Exercise requirements: Each line should be copied exactly.

Questions about scene geometry:
++++++++++++++++++++
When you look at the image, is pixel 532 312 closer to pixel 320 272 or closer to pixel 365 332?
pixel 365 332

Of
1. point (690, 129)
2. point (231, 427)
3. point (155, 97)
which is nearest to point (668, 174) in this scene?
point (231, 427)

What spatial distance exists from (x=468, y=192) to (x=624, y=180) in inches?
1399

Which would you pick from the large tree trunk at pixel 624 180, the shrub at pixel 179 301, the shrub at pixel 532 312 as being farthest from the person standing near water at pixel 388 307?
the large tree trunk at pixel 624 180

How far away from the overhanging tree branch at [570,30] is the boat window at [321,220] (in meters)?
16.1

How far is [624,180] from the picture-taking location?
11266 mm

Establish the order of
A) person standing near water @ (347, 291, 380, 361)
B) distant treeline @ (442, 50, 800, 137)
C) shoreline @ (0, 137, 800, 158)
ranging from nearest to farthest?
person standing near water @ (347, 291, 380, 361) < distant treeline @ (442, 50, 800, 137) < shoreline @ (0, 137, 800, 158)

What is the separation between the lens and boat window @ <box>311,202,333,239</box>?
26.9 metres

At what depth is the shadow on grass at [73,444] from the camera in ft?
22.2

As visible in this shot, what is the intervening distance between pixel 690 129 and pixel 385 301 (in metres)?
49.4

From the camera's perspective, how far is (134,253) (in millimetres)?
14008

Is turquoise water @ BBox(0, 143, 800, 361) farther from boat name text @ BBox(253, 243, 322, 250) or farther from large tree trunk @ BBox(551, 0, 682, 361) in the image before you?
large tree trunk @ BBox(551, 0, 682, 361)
++++++++++++++++++++
Response:
When you look at the image, is pixel 532 312 closer to pixel 320 272 or closer to pixel 365 332?
pixel 365 332

Of
1. point (690, 129)
2. point (231, 427)
3. point (155, 97)
which is nearest to point (668, 174) in this scene?
point (231, 427)

What spatial distance exists from (x=468, y=192) to (x=624, y=180) in inches?
1399

Which would you pick from the large tree trunk at pixel 624 180, the shrub at pixel 179 301, the shrub at pixel 532 312 as being farthest from the person standing near water at pixel 388 307?
the large tree trunk at pixel 624 180

How far away from the overhanging tree branch at [570,30] is the boat window at [321,220] (in meters)?
16.1

How far is [624,180] from the picture-taking location?
11266 mm

Establish the order of
A) person standing near water @ (347, 291, 380, 361)
B) distant treeline @ (442, 50, 800, 137)
C) shoreline @ (0, 137, 800, 158)
ranging from nearest to farthest?
person standing near water @ (347, 291, 380, 361) < distant treeline @ (442, 50, 800, 137) < shoreline @ (0, 137, 800, 158)

What is the separation between the lens and boat window @ <box>311,202,333,239</box>?
26.9 metres

At what depth is the shadow on grass at [73,444] from the camera in ft?
22.2

As visible in this shot, what is the intervening distance between pixel 690 129 and pixel 385 301 (in metres)?
49.4

From the camera's perspective, how far is (134,253) (in millimetres)?
14008

Is turquoise water @ BBox(0, 143, 800, 361) farther from boat name text @ BBox(253, 243, 322, 250) or farther from large tree trunk @ BBox(551, 0, 682, 361) in the image before you?
large tree trunk @ BBox(551, 0, 682, 361)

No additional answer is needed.